Você sabia, sabia sim. Sabia que mais cedo ou mais tarde eu bateria na porta da sua casa dizendo que não aguentava mais de saudade. Sabia que o amor que eu sentia por você era maior do que qualquer outra coisa. Eu não tinha um pingo de amor próprio e isso era seu maior trunfo. Você sabia que eu assumiria a culpa por todos os erros -  até dos seus – e por todas às vezes em que terminei com você por impulso. Devia saber até, do vestido que escolheria para esse dia. Aquele preto, do nosso primeiro beijo. Você deve ter passado noites imaginando o mês que eu iria escolher para tomar essa atitude. Se me sentiria carente no inverno ou se iria desejar seu calor no meu verão. Deve ter ensaiado diálogos imaginários em frente ao espelho e relembrado diversas vezes os motivos que nos separaram – afinal, teria que dizer todos eles mais uma vez na minha cara para me fazer sentir culpada, de novo. E eu, como sempre, pediria desculpa por tudo, pois só assim conseguiria ter você ao meu lado mais uma vez. 
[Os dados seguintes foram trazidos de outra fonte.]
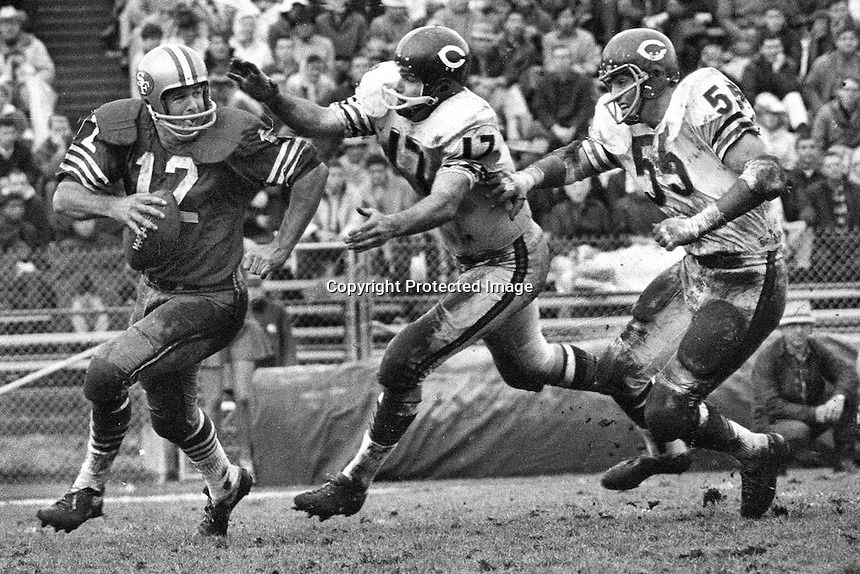 San Francisco 49er quarterback John Brodie is chased by two Chicago Bears <br />(1965 photo by Ron Riesterer)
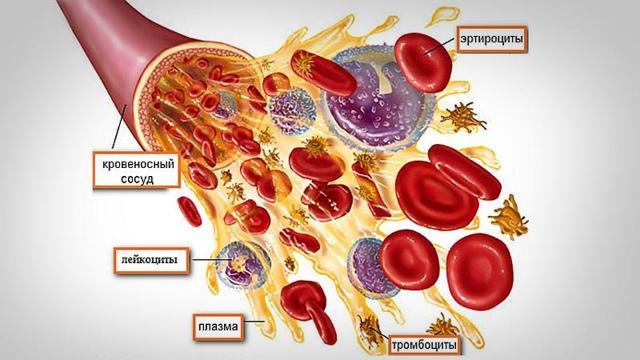 Аналіз крові при гаймориті: як проводитиметься і що показує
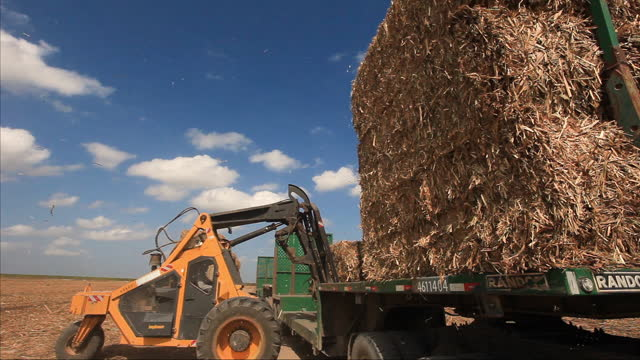 sugar cane bales on field, after sugar cane harvesting, alagoas, brazil - fuel and power generation stock-videos und b-roll-filmmaterial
Esperar cansa, né? Mas tudo bem, sei que você é paciente. Imagino que você deva ter me visto com outros caras e pensado que era mais um daqueles meus joguinhos de vingança, ora, eu jamais te trocaria, você é insubstituível, né? Deve ter visto meu sorriso e não soube distinguir se era verdadeiro ou se escondia as lágrimas que só tenho coragem de chorar em meu quarto. Deve ter se relacionado com outras garotas e sentido um pouco a minha falta, porque convenhamos você não é um cara fácil e comigo não tinha tempo ruim. Deve ter até desejado que elas interrompessem o seu beijo com um sorriso – exatamente como eu costumava fazer. Ou sendo mais realista, você deve ter simplesmente encarado isso como algo rotineiro, decidindo assim esperar o dia em que eu voltaria rastejando e pedindo pelo seu afeto – mais uma vez.
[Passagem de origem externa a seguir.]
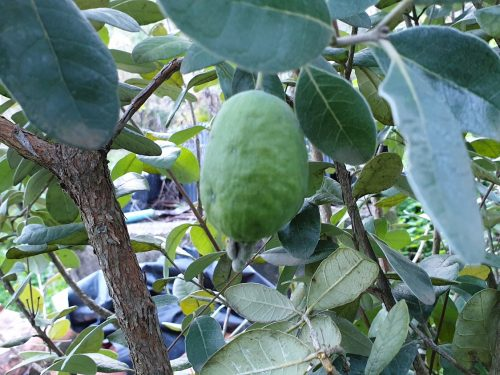 Come fare la talea di Feijoa – Acca Sellowiana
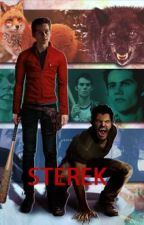Sterek -Drabble/Shot- by AnotherSigh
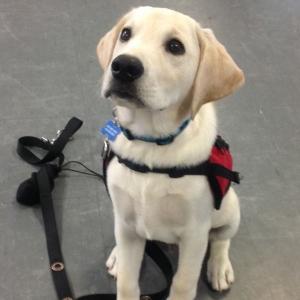 Autism Dog Services - Cute Dog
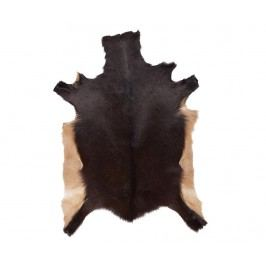 Koberec Vima 80x115 cm Kusové koberce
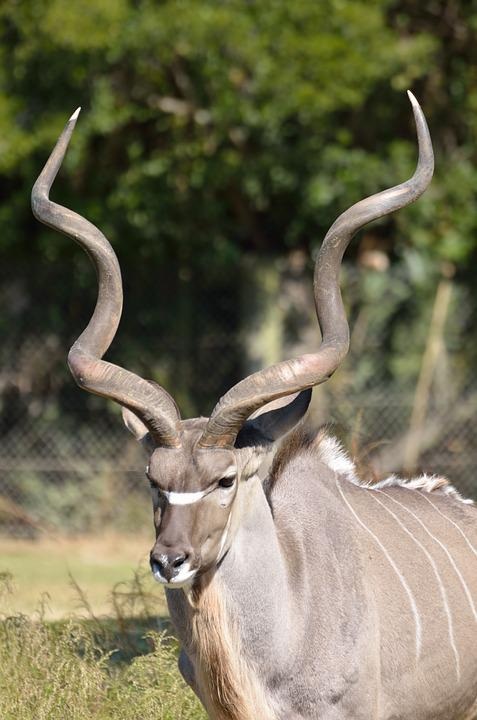 Greater Kudu, Animal, Zoo, Wildlife, Kudu, Nature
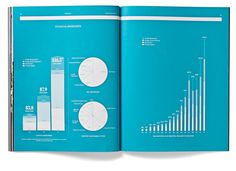 Blackstone AR 2011 #print #annual report #information #charts #addison
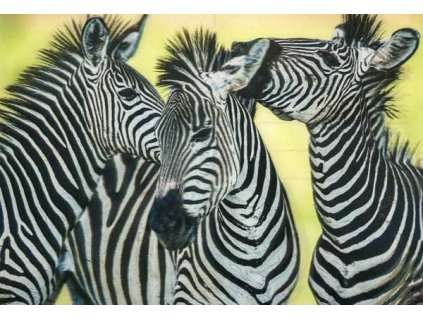 3D pohlednice Zebry
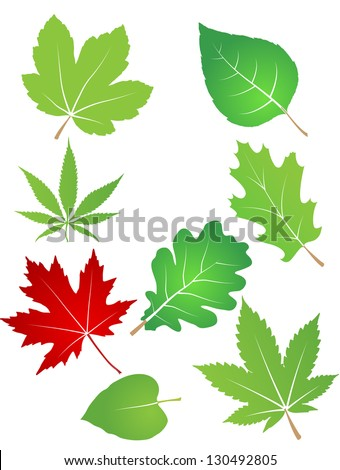 isolated leaves illustration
O que você não deve ter entendido é o porquê da minha demora, já que apesar das minhas tentativas falhas, nunca consegui ficar mais do que três meses afastada de você. Acho que no fundo você nunca imaginou o desfecho que esta história teria. Quer mesmo saber?

Eu amava tudo em você. O seu cabelo bagunçado, sua roupa amarrotada e o seu jeito arrogante de falar. Eu amava os seus dentes brancos, o seu sorriso falso e as vezes em que você fingia prestar atenção no que eu falava. Eu amava a sua mania de me contradizer e de achar que estava sempre certo. Eu amava aquela sensação de insegurança quando você sumia e amava o bater das asas das borboletas quando você voltava. Não vê? 
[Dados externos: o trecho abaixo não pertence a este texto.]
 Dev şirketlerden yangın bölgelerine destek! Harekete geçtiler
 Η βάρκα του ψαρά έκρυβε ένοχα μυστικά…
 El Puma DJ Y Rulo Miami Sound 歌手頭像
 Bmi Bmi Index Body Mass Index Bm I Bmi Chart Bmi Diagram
Para mim você não tinha defeito algum, tudo parecia perfeito demais. E o problema é que não posso ao menos culpá-lo por isso. O culpado é o tão temido amor. Ele nos cega e faz com que tudo pareça bem melhor do que é, ou no meu caso, com que pareça alguma coisa.

Essa poderia ser mais uma história clichê onde o garoto só dá valor para a garota quando a perde. Uma pena eu gostar de ser tão do contra, porque minha história termina com uma lição bem diferente. 

Eu me valorizei quando te perdi, e quanto a isso, sou muito grata.


 Que você seja muito feliz, claro, sem mim.